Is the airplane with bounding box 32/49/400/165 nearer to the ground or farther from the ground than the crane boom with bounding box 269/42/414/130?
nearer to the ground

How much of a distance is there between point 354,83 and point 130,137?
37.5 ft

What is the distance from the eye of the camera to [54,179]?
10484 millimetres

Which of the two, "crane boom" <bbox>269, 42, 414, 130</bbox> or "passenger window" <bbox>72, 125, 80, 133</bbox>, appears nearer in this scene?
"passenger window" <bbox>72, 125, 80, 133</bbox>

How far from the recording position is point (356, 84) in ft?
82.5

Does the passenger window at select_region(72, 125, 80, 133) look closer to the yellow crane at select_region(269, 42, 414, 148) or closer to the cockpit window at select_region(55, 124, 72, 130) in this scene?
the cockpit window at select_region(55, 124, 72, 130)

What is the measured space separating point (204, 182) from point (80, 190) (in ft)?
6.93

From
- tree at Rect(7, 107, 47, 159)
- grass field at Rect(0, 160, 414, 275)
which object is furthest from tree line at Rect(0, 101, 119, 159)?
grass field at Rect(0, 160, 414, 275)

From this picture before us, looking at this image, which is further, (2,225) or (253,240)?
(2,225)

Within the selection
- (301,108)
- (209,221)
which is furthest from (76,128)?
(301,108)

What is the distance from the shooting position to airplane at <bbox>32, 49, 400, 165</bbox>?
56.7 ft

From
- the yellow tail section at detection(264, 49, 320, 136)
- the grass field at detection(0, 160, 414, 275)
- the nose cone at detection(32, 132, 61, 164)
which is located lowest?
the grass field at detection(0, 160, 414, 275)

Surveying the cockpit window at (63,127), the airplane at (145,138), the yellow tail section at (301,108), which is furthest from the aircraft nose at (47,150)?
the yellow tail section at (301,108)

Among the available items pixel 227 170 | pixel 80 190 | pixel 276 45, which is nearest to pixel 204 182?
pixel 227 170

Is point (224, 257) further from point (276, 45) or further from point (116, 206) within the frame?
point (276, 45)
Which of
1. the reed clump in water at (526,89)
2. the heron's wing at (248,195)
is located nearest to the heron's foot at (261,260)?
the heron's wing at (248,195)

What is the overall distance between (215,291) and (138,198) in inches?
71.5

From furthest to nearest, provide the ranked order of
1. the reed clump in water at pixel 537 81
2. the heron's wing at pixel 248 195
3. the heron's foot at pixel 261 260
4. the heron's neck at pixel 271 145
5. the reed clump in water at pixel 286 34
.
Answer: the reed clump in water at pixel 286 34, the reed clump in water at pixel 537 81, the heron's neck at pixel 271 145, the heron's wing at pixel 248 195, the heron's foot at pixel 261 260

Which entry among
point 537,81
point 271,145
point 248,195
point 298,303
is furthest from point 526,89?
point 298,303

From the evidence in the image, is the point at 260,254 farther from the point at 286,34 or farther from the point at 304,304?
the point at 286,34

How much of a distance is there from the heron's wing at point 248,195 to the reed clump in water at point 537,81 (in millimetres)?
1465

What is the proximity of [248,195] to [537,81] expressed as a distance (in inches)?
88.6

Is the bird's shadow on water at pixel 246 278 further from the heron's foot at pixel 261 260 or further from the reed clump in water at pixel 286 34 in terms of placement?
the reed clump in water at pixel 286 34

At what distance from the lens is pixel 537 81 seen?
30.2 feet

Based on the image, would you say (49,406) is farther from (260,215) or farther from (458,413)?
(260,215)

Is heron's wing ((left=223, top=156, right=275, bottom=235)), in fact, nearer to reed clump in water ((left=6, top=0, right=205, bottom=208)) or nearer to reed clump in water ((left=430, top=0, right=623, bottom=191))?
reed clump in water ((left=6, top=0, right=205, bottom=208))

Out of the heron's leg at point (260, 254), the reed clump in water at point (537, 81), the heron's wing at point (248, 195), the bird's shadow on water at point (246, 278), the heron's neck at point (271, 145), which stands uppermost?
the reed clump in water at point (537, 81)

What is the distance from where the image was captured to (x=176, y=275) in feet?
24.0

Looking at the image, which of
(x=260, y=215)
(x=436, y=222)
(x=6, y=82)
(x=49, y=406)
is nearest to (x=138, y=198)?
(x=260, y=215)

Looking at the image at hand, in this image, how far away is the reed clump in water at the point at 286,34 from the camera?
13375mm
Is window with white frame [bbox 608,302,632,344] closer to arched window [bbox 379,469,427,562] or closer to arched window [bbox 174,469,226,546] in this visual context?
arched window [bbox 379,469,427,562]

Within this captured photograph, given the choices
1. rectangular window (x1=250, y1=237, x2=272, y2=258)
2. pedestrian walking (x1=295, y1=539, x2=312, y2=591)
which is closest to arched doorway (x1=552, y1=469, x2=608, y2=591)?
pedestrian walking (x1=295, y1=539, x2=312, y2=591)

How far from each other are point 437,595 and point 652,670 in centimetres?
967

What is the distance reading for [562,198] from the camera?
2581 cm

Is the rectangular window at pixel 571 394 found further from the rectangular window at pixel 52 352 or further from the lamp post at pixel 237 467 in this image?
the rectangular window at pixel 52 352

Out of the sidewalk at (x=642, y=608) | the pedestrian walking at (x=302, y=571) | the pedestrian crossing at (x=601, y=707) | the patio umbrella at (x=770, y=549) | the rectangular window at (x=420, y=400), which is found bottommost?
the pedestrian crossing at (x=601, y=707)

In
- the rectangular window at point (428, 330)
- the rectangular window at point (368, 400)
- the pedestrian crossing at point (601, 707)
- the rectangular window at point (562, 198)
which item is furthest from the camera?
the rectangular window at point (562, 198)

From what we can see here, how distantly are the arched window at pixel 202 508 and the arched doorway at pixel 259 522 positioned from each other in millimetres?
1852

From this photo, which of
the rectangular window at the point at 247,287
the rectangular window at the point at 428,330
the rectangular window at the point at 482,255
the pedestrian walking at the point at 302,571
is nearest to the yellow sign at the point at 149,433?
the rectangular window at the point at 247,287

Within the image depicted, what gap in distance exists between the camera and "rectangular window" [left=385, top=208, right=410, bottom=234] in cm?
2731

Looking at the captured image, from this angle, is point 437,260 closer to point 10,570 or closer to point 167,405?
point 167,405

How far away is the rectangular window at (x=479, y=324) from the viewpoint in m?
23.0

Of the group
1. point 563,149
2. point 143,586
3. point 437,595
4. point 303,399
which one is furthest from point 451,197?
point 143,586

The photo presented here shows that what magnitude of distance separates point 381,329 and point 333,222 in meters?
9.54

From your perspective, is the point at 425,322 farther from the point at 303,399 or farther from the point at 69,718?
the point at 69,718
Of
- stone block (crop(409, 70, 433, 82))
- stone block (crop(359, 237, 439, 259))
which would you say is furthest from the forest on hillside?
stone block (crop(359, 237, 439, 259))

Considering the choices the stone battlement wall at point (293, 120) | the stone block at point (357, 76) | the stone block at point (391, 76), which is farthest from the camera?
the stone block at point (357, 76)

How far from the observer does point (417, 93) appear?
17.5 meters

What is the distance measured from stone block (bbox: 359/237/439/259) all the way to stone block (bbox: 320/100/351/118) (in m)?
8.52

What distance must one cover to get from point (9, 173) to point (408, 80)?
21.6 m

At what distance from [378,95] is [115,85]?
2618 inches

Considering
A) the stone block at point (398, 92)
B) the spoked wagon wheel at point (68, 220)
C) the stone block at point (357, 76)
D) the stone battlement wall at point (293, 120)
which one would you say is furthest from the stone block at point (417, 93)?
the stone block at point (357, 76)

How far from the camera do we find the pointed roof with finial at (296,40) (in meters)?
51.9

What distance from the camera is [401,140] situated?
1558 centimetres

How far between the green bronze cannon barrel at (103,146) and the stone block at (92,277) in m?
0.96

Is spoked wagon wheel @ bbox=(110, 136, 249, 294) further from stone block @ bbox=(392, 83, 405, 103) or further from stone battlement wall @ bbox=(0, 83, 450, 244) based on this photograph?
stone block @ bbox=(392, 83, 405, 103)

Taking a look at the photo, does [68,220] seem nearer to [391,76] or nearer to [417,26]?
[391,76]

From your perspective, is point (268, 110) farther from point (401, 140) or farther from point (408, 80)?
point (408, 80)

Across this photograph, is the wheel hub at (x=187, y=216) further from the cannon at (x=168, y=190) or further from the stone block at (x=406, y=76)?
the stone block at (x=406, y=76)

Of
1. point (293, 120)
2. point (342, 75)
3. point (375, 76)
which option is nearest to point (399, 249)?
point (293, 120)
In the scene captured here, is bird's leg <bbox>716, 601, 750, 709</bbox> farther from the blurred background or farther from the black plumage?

________________________________________

### [WHAT IS ASKED]
Recast the items above as a numbered list, starting from the line with "What is the distance measured" and running to the last line of the items, with blank lines left out.

### [RESULT OF THE EXERCISE]
1. What is the distance measured from stone block (bbox: 359/237/439/259) all the way to stone block (bbox: 320/100/351/118) (in m)?
2. 8.52
3. What distance must one cover to get from point (9, 173) to point (408, 80)?
4. 21.6 m
5. At what distance from [378,95] is [115,85]?
6. 2618 inches
7. Considering
8. A) the stone block at point (398, 92)
9. B) the spoked wagon wheel at point (68, 220)
10. C) the stone block at point (357, 76)
11. D) the stone battlement wall at point (293, 120)
12. which one would you say is furthest from the stone block at point (417, 93)?
13. the stone block at point (357, 76)
14. How far from the camera do we find the pointed roof with finial at (296,40) (in meters)?
15. 51.9
16. What distance from the camera is [401,140] situated?
17. 1558 centimetres
18. How far between the green bronze cannon barrel at (103,146) and the stone block at (92,277) in m?
19. 0.96
20. Is spoked wagon wheel @ bbox=(110, 136, 249, 294) further from stone block @ bbox=(392, 83, 405, 103) or further from stone battlement wall @ bbox=(0, 83, 450, 244) based on this photograph?
21. stone block @ bbox=(392, 83, 405, 103)
22. Taking a look at the photo, does [68,220] seem nearer to [391,76] or nearer to [417,26]?
23. [391,76]
24. From your perspective, is point (268, 110) farther from point (401, 140) or farther from point (408, 80)?
25. point (408, 80)
26. Across this photograph, is the wheel hub at (x=187, y=216) further from the cannon at (x=168, y=190) or further from the stone block at (x=406, y=76)?
27. the stone block at (x=406, y=76)
28. Of
29. 1. point (293, 120)
30. 2. point (342, 75)
31. 3. point (375, 76)
32. which option is nearest to point (399, 249)?
33. point (293, 120)
34. In the scene captured here, is bird's leg <bbox>716, 601, 750, 709</bbox> farther from the blurred background or farther from the black plumage?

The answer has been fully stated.